Список заданий.
(1) Какова, согласно тексту о городе Вантит, площадь городища «Михайловский кордон»?
(2) Напишите продолжение текста о городе Вантит, начиная сразу после его последнего предложения.

Отрывок со страницы.
☆ ☆ ☆
Еще сложнее — с конкретным историко-археологическим приурочением тех или иных «реалий» письменных текстов. Наибольшую полемику в литературе вызвала локализация города «Вантит»: этот город (мадина) арабских источников, упоминаемый в разных огласовках (Ва. ит, Вабнит) на окраине славянских земель, вызывает ассоциации с В-н-н-тит письма Иосифа. Хотя хазарский царь имеет в виду народ данников, а арабские авторы — город, контекст упоминания этих «реалий» практически идентичен: Вантит — город в крайних пределах славян где-то у границ печенегов и/или венгров. Отсюда разброс в локализации города между востоком и югозападом восточнославянского ареала — между вятичами и древнерусским городом Витичевым на Днепре (по версии Д. Е. Мишина — Мишин 2002. С. 54–58: ср.: Калинина 2003. С. 207 и сл.).
Как мы видели, письмо Иосифа помещает народ В-н-н-тит рядом с народами Поволжья. Еще Б. А. Рыбаков, опираясь на поздние данные ал-Идриси (XII в.), предположил, что Вантит расположен на пути из Киева в Болгар. Рыбакова впечатлил комплекс «роменско-боршевских» памятников на правом берегу р. Воронеж к северу от города, прежде всего — городище «Михайловский кордон» (9 га), и воронежские исследователи обозначили этот комплекс именем «Вантит» (ср.: Пряхин и др. 1997/1; Винников 1995. С. 69–72), подчеркивая условность наименования и необходимость создания охранной зоны и комплексного исследования памятников.
Без систематического исследования невозможно представить себе историческое место этого действительно уникального комплекса, в том числе и в отношении проблемы даннической зависимости от Хазарии. Еще в XIX в. краеведы обратили внимание на название одного из городищ — «Козарское», что вызывало ассоциации с летописным обозначением хазар (козаре) и хазарским присутствием в регионе (см. Пряхин и др. 1997/1. С. 3)[98]. Материалы раскопок немногочисленны: на городище Белогорское–1 обнаружена типично славянская «боршевская» керамика вместе с керамикой «смешанного славяно-салтовского облика» и собственно салтовская посуда. Есть она и на городище «Михайловский кордон» (Пряхин и др. 1997/2. С. 25; ср.: Винников 1995. С. 81–84; Винников, Синюк 2003. С. 175).
☆ ☆ ☆
Данные.
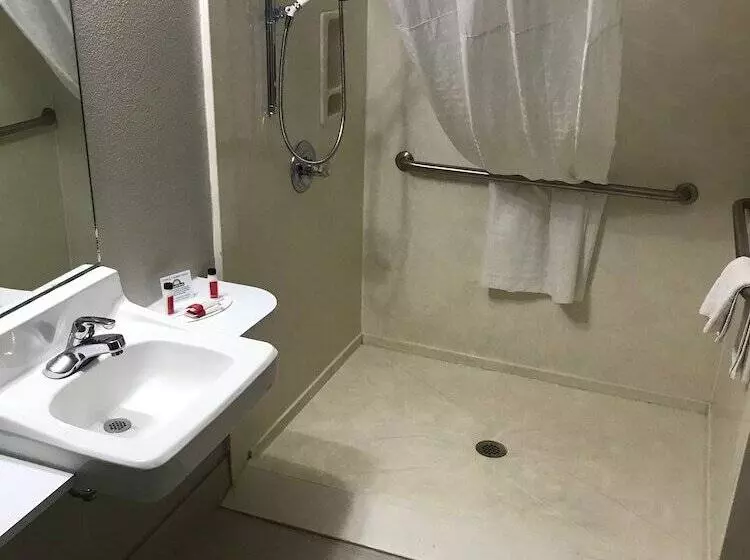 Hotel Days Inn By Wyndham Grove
☆ ☆ ☆
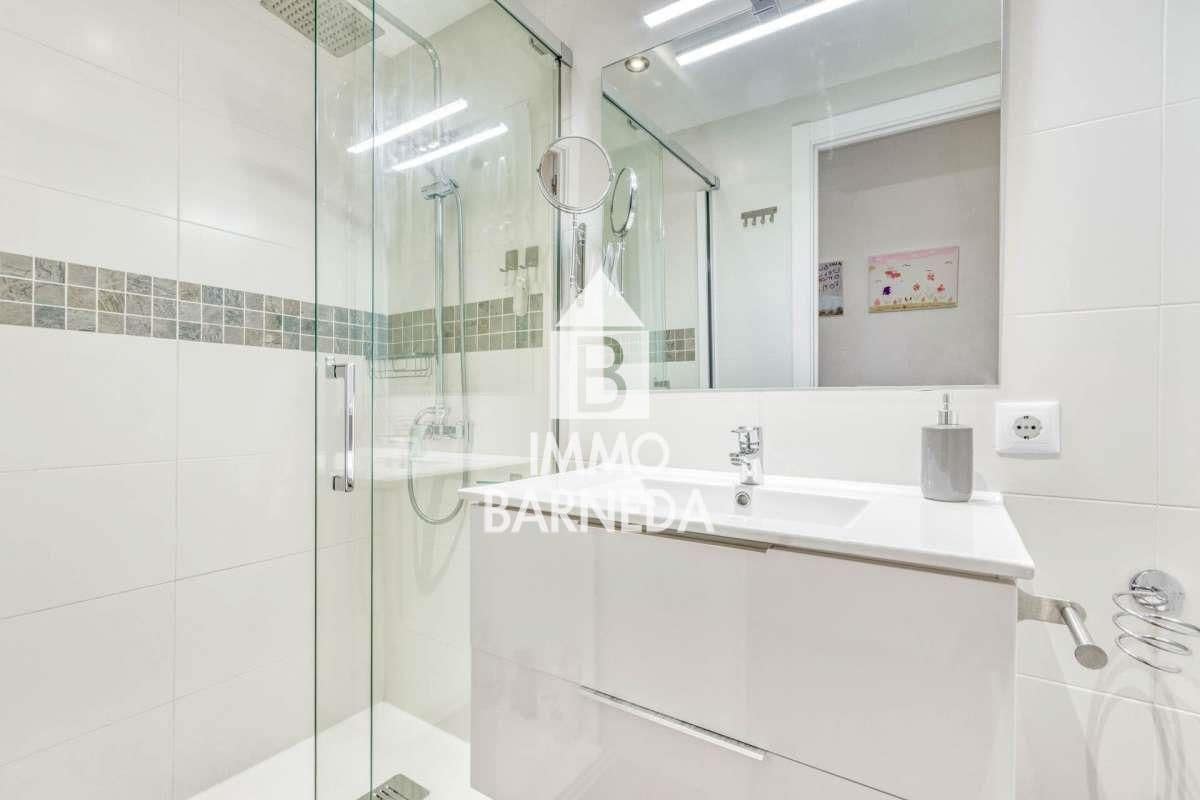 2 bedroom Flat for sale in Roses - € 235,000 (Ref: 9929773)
☆ ☆ ☆
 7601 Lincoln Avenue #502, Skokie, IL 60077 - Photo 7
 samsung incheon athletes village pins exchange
☆ ☆ ☆
Результаты упражнения.
(1) 9 га.

(2)
А. З. Винников (1995. С. 128–148) рассматривает славяно-хазарские отношения на Дону в широком контексте этнокультурного взаимодействия славянской и салтово-маяцкой культуры, включая проблему керамического производства, взаимовлияния в сфере домостроительства, торговли, отмечая, что сходные проблемы археологические источники позволяют ставить и в отношении Среднеднепровского региона. Действительно, на воронежских памятниках встречается волынцевская керамика (Винников, Синюк 2003. С. 224), характерная для той среднеднепровской культуры, которая развивалась в VIII — начале IX в. под непосредственным воздействием сал-товской.
Можно ли говорить, вслед за арабскими авторами, о городах в степном и лесостепном регионе? С. А. Плетнева (Плетнева 2002) в работе о городах Хазарии (с характерным примечанием — «к постановке проблемы») выделяет несколько зон градообразования: под властью Хазарии стали возрождаться античные города Боспора — Фанагория, Таматарха (Самкерц), Керчь[99]. Еще одну зону можно считать «контактной» — это был Дагестан со старыми «столицами» Хазарии Семендером и Беленджером, прямыми контактами с зоной влияния городских цивилизаций Ирана (Дербент) и Закавказья. Иной была ситуация в степи, где возникли укрепленные поселения на новом месте. С. А. Плетнева считает, что они должны были контролировать коммуникации — дороги, связывающие новую столицу Хазарии в дельте Волги Итиль и Дербент — поселения у ст. Шелковская и Некрасовская на Тереке (где, по Плетневой, могли находиться караван-сараи и таможни).
«Степные города» должны были контролировать домен кагана, простиравшийся от Итиля в дельте Волги до городов Нижнего Дона с Саркелом, Правобережного городища на противоположном берегу, городища Семикаракоры в низовьях Дона. Сеть поселений с белокаменной крепостью в Верхнем Салтове возникла западнее на Северском Донце. Эпонимическая для салтово-маяцкой культуры крепость в Верхнем Салтове ныне практически разрушена современным поселком. Между тем в некрополе — Верхнесалтовском могильнике обнаружен комплекс, проливающий дополнительный свет на хазаро-славянские отношения.
Рис. 10. Трапециевидные подвески из салтовских погребений (по: Аксенов, Лаптев 2009)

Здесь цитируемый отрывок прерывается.